Mais finalement cet argument de réalisme pourrait ne pas être aussi décisif dans la mesure où la solution de nos économistes, si elle est certes difficile à implémenter, serait néanmoins la voie à suivre, sans doute ardue mais efficace pour régler le problème climatique. De fait, le prix unique du carbone ne serait qu’un objectif de plus long terme, vers lequel il s’agirait de converger, partant d’une coalition initiale de pays ayant vocation à s’étoffer au fur et à mesure. Ce serait certainement faire peu de cas du timing implicite (2050, c’est demain et il est peu probable qu’à cette date le processus de convergence soit achevé) et de la crédibilité de la « coalition initiale »3 mais est-ce malgré tout la bonne solution ?

Pour le croire, il faut penser que la tonne de carbone a une valeur intrinsèque qui, une fois qu’on l’a « révélée » peut justement se traduire par ce prix signalant cette valeur, alors même que ce que montre les multitudes d’évaluations des externalités environnementales, c’est leur extrême diversité pour le même bien ou service. Loin de mesurer une valeur intrinsèque de la tonne de carbone, nous mesurons les valeurs que nous lui accordons, compte tenu de nos contraintes et de nos préférences. Et comme celles-ci sont largement différentes, parce qu’elles résultent de la contingence historique et des dynamiques sociétales, vouloir imposer un prix unique, c’est refuser de voir la diversité du monde et le croire à l’image de la théorie où l’agent représentatif suffit à comprendre les comportements. C’est prendre la théorie pour le monde et faire du modèle la réalité à laquelle il suffirait de se conformer.

Il ne serait sans doute pas si utile d’un point de vue opérationnel de chercher à discuter cette idée farfelue d’un prix unique du carbone dans le monde réel, tant on peut être certain qu’elle ne sera jamais mise en œuvre ni même prise en considération par les États lors de la COP21 (et même de la COP25 ou 32 qui risquent bien d’exister au rythme où se prennent les décisions).

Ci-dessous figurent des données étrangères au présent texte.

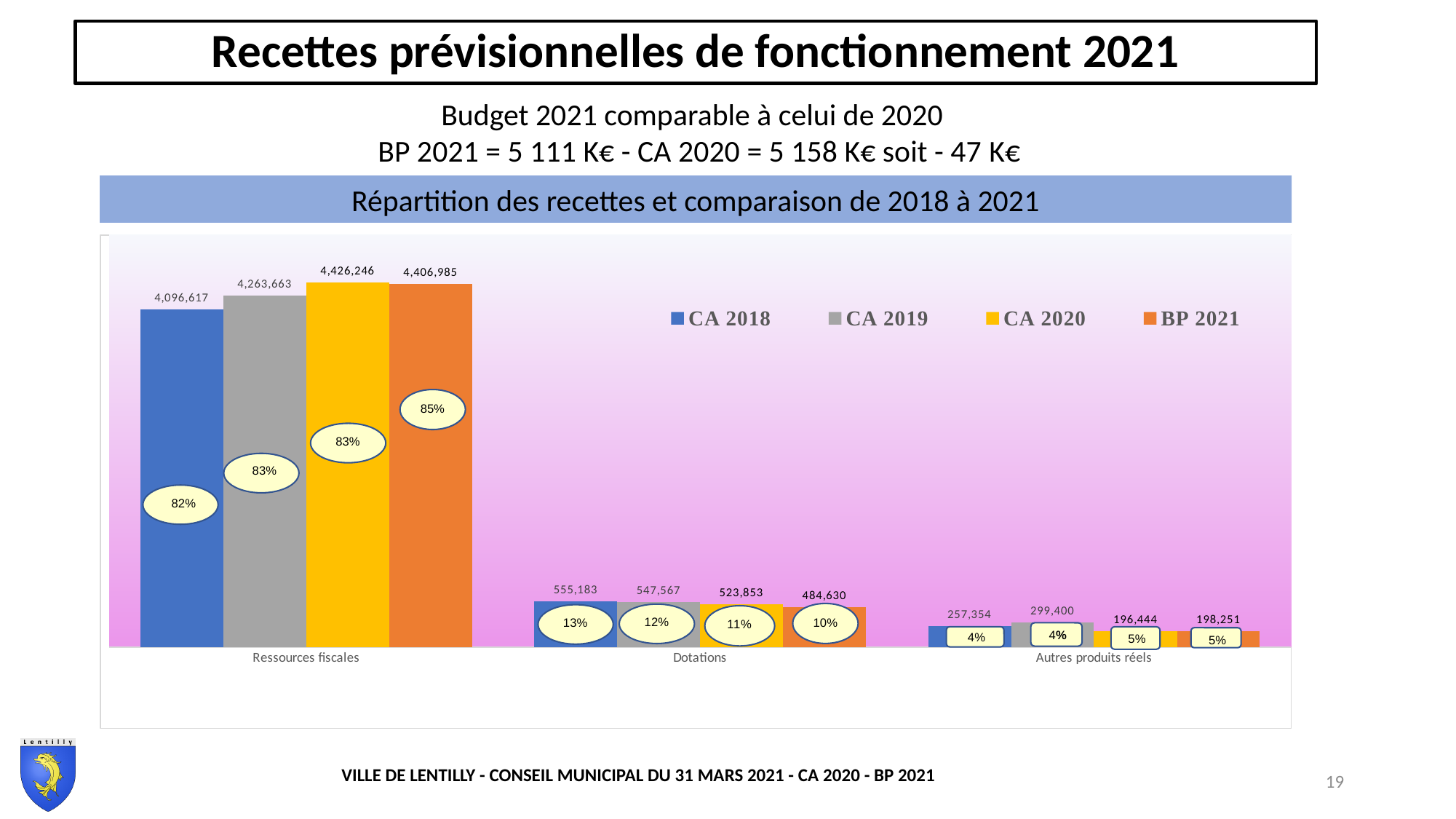
What kind of chart is shown? Bar chart Which series has the lowest value for Autres produits réels? CA 2020 What is the value of BP 2021 for Dotations? 484,630 What is the value of CA 2019 for Autres produits réels? 299,400 How many categories are shown on the x axis? 3 How many series does the legend list? 4 Which series has the highest value for Ressources fiscales? CA 2020 Which is larger for Autres produits réels: CA 2018 or BP 2021? CA 2018 What percentage share is shown for BP 2021 in Ressources fiscales? 85% Do the Dotations values rise or fall from CA 2018 to BP 2021? Fall What is the value of CA 2020 for Ressources fiscales? 4,426,246 What is the difference between CA 2018 and BP 2021 for Dotations? 70,553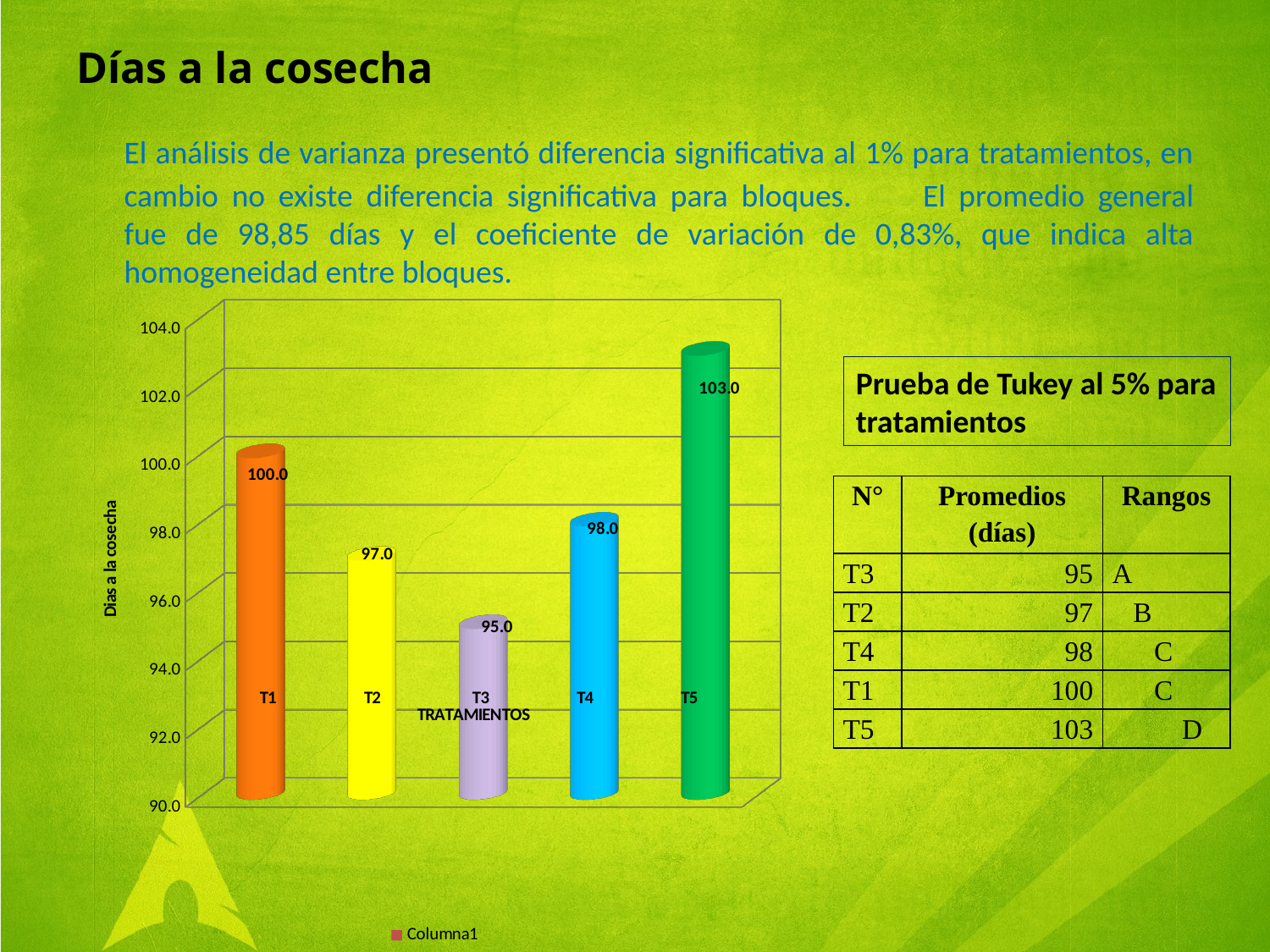
What is the value for T5 in the chart? 103.0 What is the value for T3 in the chart? 95.0 Which treatment has the highest value in the chart? T5 Which is larger, the value for T2 or the value for T4? T4 What is the label of the x axis of the chart? TRATAMIENTOS Is the value for T1 greater or less than 98.0? greater Which treatment has the lowest value in the chart? T3 What kind of chart is shown on the slide? bar chart What is the difference between the values for T5 and T3? 8.0 What is the label of the y axis of the chart? Días a la cosecha What is the value for T1 in the chart? 100.0 How many treatments are shown on the x axis of the chart? 5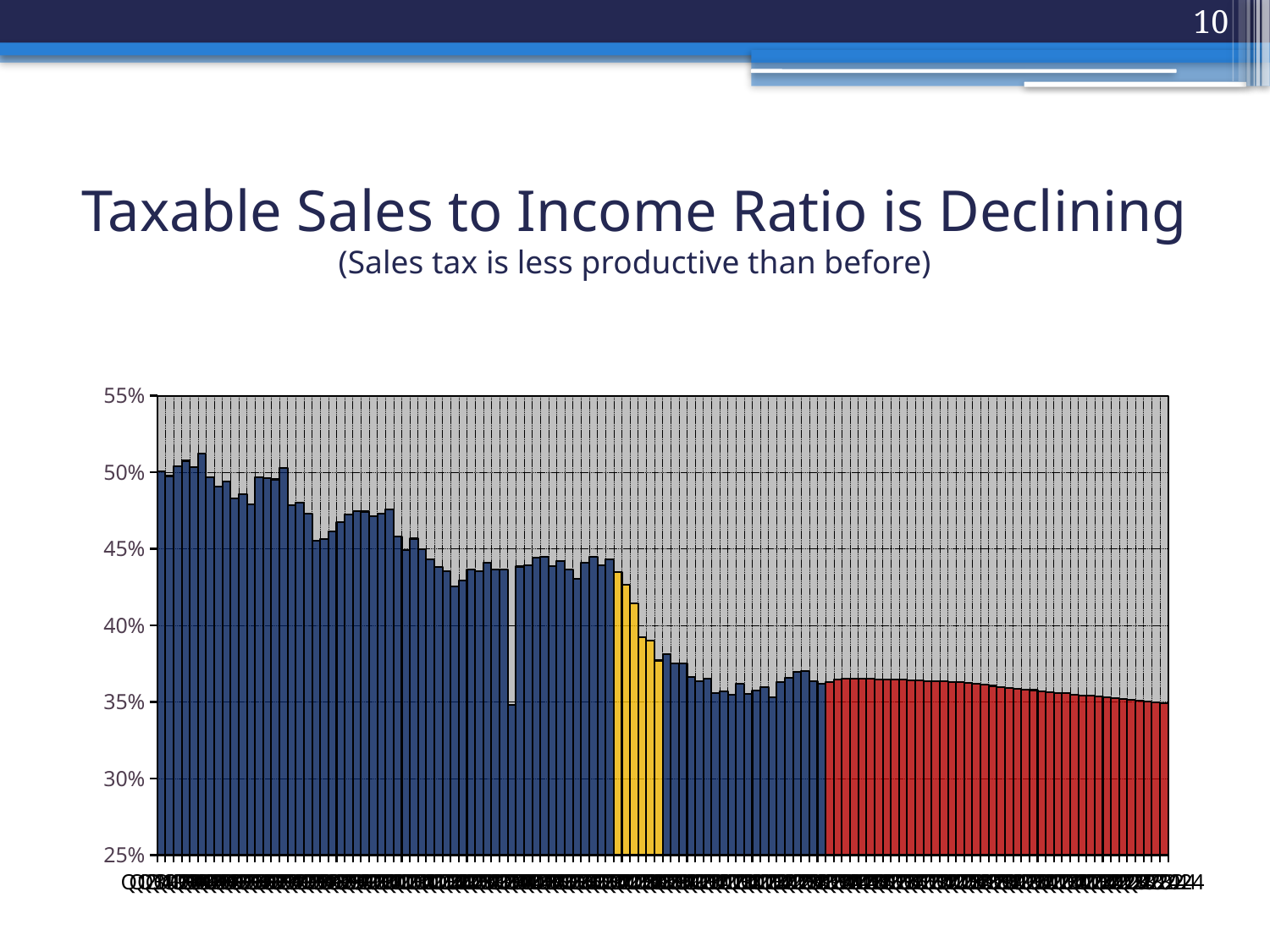
Which colour group of bars contains the highest bar on the chart? blue Is the value of the leftmost bar greater or less than 45%? greater What are the lowest and highest values shown on the y axis? 25% and 55% Which is larger, the leftmost bar or the rightmost bar? the leftmost bar Is the value of the leftmost bar greater or less than 55%? less Is the value of the rightmost bar greater or less than 40%? less Overall, do the values rise or fall from left to right along the x axis? fall What kind of chart is shown on the slide? bar chart How many different bar colours are used in the chart? 3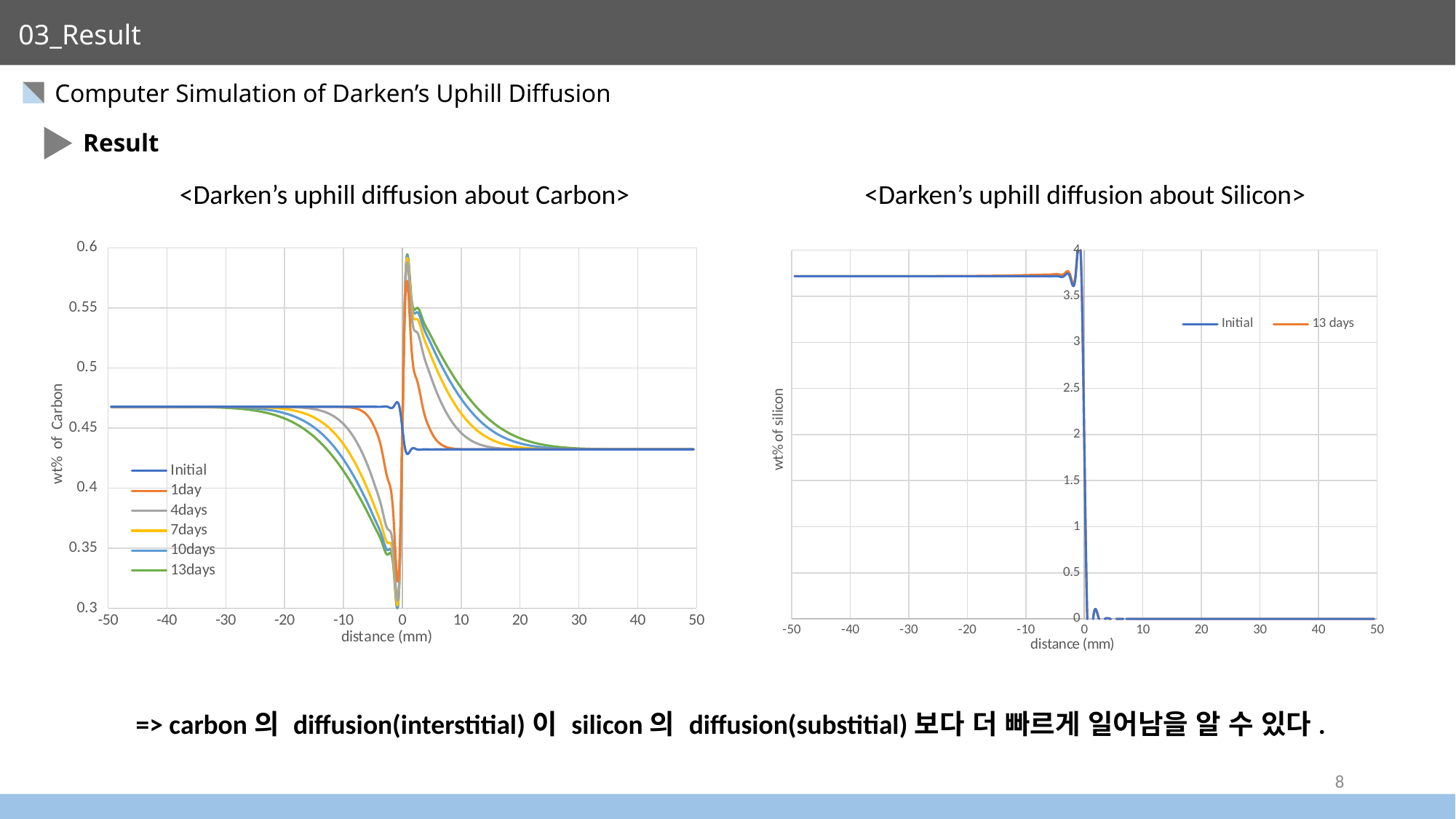
How many series does the legend of the Darken's uphill diffusion about Silicon chart list? 2 What type of chart is the Darken's uphill diffusion about Carbon chart? line chart How many series does the legend of the Darken's uphill diffusion about Carbon chart list? 6 In the Darken's uphill diffusion about Carbon chart, does the 13days series rise or fall as distance goes from -20 mm to -5 mm? fall In the Darken's uphill diffusion about Silicon chart, is the Initial value larger at distance -50 mm or at distance 50 mm? -50 mm In the Darken's uphill diffusion about Silicon chart, is the Initial value at distance -50 mm greater or less than 3.5? greater In the Darken's uphill diffusion about Carbon chart, is the Initial value at distance 50 mm greater or less than 0.45? less In the Darken's uphill diffusion about Carbon chart, is the Initial value larger at distance -50 mm or at distance 50 mm? -50 mm In the Darken's uphill diffusion about Silicon chart, is the Initial value at distance 50 mm greater or less than 0.5? less What is the y-axis label of the Darken's uphill diffusion about Silicon chart? wt% of silicon What is the x-axis label of the Darken's uphill diffusion about Carbon chart? distance (mm)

Car le problème climatique n’est pas d’abord un problème économique, c’est un problème politique et s’il est si difficile de se mettre d’accord sur des décisions de réduction des émissions de GES que tout le monde aujourd’hui s’accorde à trouver nécessaires, c’est que derrière la réduction des émissions il y a toute l’organisation de la production et de la consommation à repenser à nouveaux frais, ce qui ne peut que heurter de puissants intérêts en place qui n’ont pas le bien commun comme préoccupation principale.

Gilles Rotillon

1 Dont Jean Tirole, le prix « Nobel » 2014.,

2 Prix unique du carbone, participation universelle, absence de passager clandestin

3 Certes, les négociations préliminaires à la COP 21 indiquent que la Chine et les États Unis (30 % des émissions mondiales à eux deux) se sont engagés sur des réductions dans un avenir proche (autour de 2020/2025). On nous permettra de nous réjouir de ces engagements quand ils seront constatés, tant l’histoire passée nous a incités à être prudents (voir le Fonds vert de 100 milliards acté à Copenhague qui n’a guère été suivi d’effets).